● **Data shown**

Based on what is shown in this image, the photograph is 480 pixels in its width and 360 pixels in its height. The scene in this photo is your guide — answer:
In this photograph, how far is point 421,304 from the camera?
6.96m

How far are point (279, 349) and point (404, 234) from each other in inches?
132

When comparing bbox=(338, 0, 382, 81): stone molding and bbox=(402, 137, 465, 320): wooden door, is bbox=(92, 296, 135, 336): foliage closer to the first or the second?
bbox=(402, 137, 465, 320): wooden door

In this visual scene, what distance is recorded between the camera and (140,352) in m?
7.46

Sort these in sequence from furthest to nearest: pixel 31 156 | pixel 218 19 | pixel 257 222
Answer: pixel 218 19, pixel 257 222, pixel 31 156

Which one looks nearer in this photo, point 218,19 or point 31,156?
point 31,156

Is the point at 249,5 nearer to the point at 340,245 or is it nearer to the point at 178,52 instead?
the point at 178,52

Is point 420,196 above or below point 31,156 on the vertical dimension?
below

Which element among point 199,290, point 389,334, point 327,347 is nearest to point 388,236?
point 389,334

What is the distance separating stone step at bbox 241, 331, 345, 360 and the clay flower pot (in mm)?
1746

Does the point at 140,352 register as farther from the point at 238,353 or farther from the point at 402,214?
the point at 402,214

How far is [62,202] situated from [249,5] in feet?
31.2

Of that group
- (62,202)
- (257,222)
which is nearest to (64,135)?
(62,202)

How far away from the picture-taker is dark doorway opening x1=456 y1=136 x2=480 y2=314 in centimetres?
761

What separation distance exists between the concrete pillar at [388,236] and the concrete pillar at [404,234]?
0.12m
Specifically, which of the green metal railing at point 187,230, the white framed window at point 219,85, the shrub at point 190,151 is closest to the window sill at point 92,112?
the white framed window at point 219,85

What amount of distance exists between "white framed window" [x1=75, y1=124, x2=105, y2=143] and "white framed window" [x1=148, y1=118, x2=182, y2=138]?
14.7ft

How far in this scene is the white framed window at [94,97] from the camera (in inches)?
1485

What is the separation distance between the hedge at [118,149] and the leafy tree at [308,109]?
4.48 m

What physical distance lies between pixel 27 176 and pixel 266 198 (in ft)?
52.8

● **Required work**
Rewrite the lines above, replacing every instance of "concrete pillar" with "stone column" and leaving everything else as it is.

● **Problem solution**
Based on what is shown in this image, the photograph is 480 pixels in its width and 360 pixels in its height. The scene in this photo is your guide — answer:
In this photograph, how far is point 421,304 from the camera?
6.96m

How far are point (279, 349) and point (404, 234) from each other in inches?
132

When comparing bbox=(338, 0, 382, 81): stone molding and bbox=(402, 137, 465, 320): wooden door, is bbox=(92, 296, 135, 336): foliage closer to the first or the second?
bbox=(402, 137, 465, 320): wooden door

In this visual scene, what distance is recorded between the camera and (140,352) in m?
7.46

Sort these in sequence from furthest to nearest: pixel 31 156 | pixel 218 19 | pixel 257 222
Answer: pixel 218 19, pixel 257 222, pixel 31 156

Which one looks nearer in this photo, point 218,19 or point 31,156?
point 31,156

Is the point at 249,5 nearer to the point at 340,245 or is it nearer to the point at 178,52 instead?
the point at 178,52

Is point 420,196 above or below point 31,156 on the vertical dimension?
below

Which element among point 199,290, point 389,334, point 327,347 is nearest to point 388,236?
point 389,334

What is the distance separating stone step at bbox 241, 331, 345, 360 and the clay flower pot (in mm)?
1746

Does the point at 140,352 register as farther from the point at 238,353 or farther from the point at 402,214?
the point at 402,214

How far is [62,202] situated from [249,5] in feet?
31.2

Of that group
- (62,202)
- (257,222)
which is nearest to (64,135)?
(62,202)

How far away from the picture-taker is dark doorway opening x1=456 y1=136 x2=480 y2=314 in centimetres?
761

What separation distance exists between the stone column at [388,236] and the stone column at [404,234]?
0.12m
Specifically, which of the green metal railing at point 187,230, the white framed window at point 219,85, the shrub at point 190,151 is closest to the window sill at point 92,112?
the white framed window at point 219,85

What amount of distance exists between "white framed window" [x1=75, y1=124, x2=105, y2=143] and "white framed window" [x1=148, y1=118, x2=182, y2=138]?
14.7ft

How far in this scene is the white framed window at [94,97] from the camera (in inches)?
1485

What is the separation distance between the hedge at [118,149] and the leafy tree at [308,109]?
4.48 m

What physical distance lies between pixel 27 176 and pixel 266 198 (in ft)?
52.8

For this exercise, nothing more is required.